*Your task:*
Look through the material below. Return exactly the lines from the one with "adidas Hoops 3.0" through the one with "Armoire de salle", both included.
Material supplied Start Marker
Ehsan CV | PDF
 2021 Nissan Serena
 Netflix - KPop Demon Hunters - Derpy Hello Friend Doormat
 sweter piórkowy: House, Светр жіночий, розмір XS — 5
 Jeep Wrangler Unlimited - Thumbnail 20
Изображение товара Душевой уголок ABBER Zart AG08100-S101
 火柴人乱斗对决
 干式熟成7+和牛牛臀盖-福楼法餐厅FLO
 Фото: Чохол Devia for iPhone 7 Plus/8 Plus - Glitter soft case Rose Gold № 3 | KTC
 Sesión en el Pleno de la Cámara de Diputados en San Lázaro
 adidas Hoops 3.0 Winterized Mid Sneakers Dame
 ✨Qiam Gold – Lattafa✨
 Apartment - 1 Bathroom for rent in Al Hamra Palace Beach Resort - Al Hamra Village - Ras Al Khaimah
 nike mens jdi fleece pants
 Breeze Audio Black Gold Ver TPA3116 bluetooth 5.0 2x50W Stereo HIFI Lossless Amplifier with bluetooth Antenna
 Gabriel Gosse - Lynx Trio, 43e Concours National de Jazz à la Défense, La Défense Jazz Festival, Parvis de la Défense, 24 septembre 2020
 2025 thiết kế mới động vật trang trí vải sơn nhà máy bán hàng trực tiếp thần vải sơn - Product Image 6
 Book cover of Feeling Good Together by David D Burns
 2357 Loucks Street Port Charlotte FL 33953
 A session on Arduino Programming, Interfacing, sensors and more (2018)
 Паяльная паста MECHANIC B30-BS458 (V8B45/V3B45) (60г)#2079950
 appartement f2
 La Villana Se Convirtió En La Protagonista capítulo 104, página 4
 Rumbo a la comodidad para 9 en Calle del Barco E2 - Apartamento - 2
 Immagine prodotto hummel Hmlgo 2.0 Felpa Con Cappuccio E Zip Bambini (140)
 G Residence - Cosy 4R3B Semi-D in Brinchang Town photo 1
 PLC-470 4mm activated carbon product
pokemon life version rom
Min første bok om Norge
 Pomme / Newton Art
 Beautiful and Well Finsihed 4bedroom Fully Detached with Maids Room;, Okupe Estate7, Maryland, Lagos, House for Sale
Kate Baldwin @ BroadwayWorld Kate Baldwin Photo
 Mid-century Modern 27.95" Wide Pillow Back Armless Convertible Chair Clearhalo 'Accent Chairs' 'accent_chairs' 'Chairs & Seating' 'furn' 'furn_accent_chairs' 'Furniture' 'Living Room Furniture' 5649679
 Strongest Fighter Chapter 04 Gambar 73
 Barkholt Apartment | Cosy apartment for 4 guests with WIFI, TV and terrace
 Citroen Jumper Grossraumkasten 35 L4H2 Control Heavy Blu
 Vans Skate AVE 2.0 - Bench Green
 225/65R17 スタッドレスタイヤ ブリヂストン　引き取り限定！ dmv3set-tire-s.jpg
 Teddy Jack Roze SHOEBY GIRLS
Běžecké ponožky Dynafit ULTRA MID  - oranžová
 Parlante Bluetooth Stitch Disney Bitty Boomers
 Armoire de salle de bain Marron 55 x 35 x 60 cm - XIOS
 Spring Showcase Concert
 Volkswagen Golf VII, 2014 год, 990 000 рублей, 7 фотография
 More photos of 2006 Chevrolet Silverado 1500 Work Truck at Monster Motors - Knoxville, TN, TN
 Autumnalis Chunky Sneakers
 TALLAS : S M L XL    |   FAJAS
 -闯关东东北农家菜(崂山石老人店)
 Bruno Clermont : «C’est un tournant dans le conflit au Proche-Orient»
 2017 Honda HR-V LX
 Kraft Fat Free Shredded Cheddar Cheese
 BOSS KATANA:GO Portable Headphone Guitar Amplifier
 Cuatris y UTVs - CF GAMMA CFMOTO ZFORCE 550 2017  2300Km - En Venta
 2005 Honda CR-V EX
Material supplied End Marker
*Output for this exercise:*
 adidas Hoops 3.0 Winterized Mid Sneakers Dame
 ✨Qiam Gold – Lattafa✨
 Apartment - 1 Bathroom for rent in Al Hamra Palace Beach Resort - Al Hamra Village - Ras Al Khaimah
 nike mens jdi fleece pants
 Breeze Audio Black Gold Ver TPA3116 bluetooth 5.0 2x50W Stereo HIFI Lossless Amplifier with bluetooth Antenna
 Gabriel Gosse - Lynx Trio, 43e Concours National de Jazz à la Défense, La Défense Jazz Festival, Parvis de la Défense, 24 septembre 2020
 2025 thiết kế mới động vật trang trí vải sơn nhà máy bán hàng trực tiếp thần vải sơn - Product Image 6
 Book cover of Feeling Good Together by David D Burns
 2357 Loucks Street Port Charlotte FL 33953
 A session on Arduino Programming, Interfacing, sensors and more (2018)
 Паяльная паста MECHANIC B30-BS458 (V8B45/V3B45) (60г)#2079950
 appartement f2
 La Villana Se Convirtió En La Protagonista capítulo 104, página 4
 Rumbo a la comodidad para 9 en Calle del Barco E2 - Apartamento - 2
 Immagine prodotto hummel Hmlgo 2.0 Felpa Con Cappuccio E Zip Bambini (140)
 G Residence - Cosy 4R3B Semi-D in Brinchang Town photo 1
 PLC-470 4mm activated carbon product
pokemon life version rom
Min første bok om Norge
 Pomme / Newton Art
 Beautiful and Well Finsihed 4bedroom Fully Detached with Maids Room;, Okupe Estate7, Maryland, Lagos, House for Sale
Kate Baldwin @ BroadwayWorld Kate Baldwin Photo
 Mid-century Modern 27.95" Wide Pillow Back Armless Convertible Chair Clearhalo 'Accent Chairs' 'accent_chairs' 'Chairs & Seating' 'furn' 'furn_accent_chairs' 'Furniture' 'Living Room Furniture' 5649679
 Strongest Fighter Chapter 04 Gambar 73
 Barkholt Apartment | Cosy apartment for 4 guests with WIFI, TV and terrace
 Citroen Jumper Grossraumkasten 35 L4H2 Control Heavy Blu
 Vans Skate AVE 2.0 - Bench Green
 225/65R17 スタッドレスタイヤ ブリヂストン　引き取り限定！ dmv3set-tire-s.jpg
 Teddy Jack Roze SHOEBY GIRLS
Běžecké ponožky Dynafit ULTRA MID  - oranžová
 Parlante Bluetooth Stitch Disney Bitty Boomers
 Armoire de salle de bain Marron 55 x 35 x 60 cm - XIOS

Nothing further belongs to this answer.